## Written instruction 1
Retype the passage of the invoke-rc.d email starting with "But if you want" and going on through "automatically at boot.".
## Written instruction 2
According to the invoke-rc.d email, what is the whole reason invoke-rc.d exists?
## Written instruction 3
Write what comes next in the invoke-rc.d email, picking up after its final sentence.

## Provided text
* begin *
Henrique de Moraes Holschuh writes:
> On Sun, 07 Aug 2016, Ansgar Burchardt wrote:
>> That might behave different than expected when current state of the
>> daemon and the boot configuration differ: for example the sequence above
>
> It shouldn't, unless invoke-rc.d is broken.

It does as you say yourself:

> The whole reason it exists
> is exactly to account for boot state (i.e. enabled/disabled, as opposed
> to started/stopped).

But if you want to restart a running daemon, that action does *not*
depend on the boot configuration at all: it should be restarted if
running, but not started if it was not running before.  invoke-rc.d
doesn't help in this case.

>> start at boot; or it will stop the daemon if it was manually started but
>> is not configured to start automatically at boot.
>
> It has to stop it, yes.  That's exactly the point, since it is meant to
> be used during daemon upgrades.  We *usually* don't want a daemon
> running while its components and configuration are being updated under
> its feet, unless it is a daemon engineered to tolerate it well (which is
> actually easy to do on simple daemons, so it is actually the rule rather
> than the exception).
* end *
## Supplied information
* begin *
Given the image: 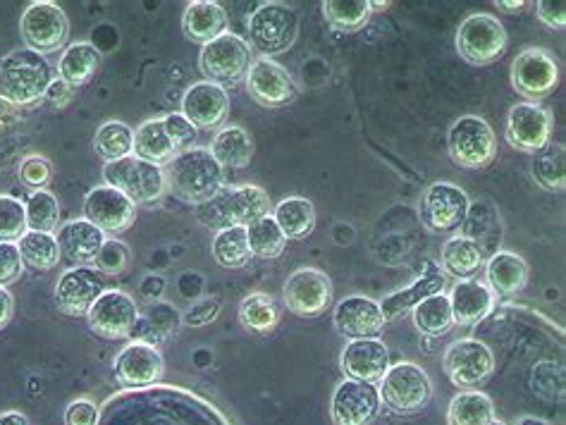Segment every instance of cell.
* end *
## Answer 1
But if you want to restart a running daemon, that action does *not*
depend on the boot configuration at all: it should be restarted if
running, but not started if it was not running before.  invoke-rc.d
doesn't help in this case.

>> start at boot; or it will stop the daemon if it was manually started but
>> is not configured to start automatically at boot.

## Answer 2
It exists to account for boot state, meaning enabled/disabled as opposed to started/stopped.

## Answer 3
Well, the default for packages using debhelper has recently changed:

+---
| v10 This compatibility level is open for beta testing; changes may
| occur.
|
| Changes from v9 are:
| [...]
| - The dh_installinit command now defaults to --restart-after-upgrade.
|   For packages needing the previous behaviour, please use
|   --no-restart-after-upgrade.
+---[ man:debhelper(5) ]

So the default assumption for Debian is to expect this to work.

Changing the configuration and only then restarting the service also
matches what happens with most configuration changes besides packages
upgrades in my experience (either manual changes or changes applied by a
configuration management system).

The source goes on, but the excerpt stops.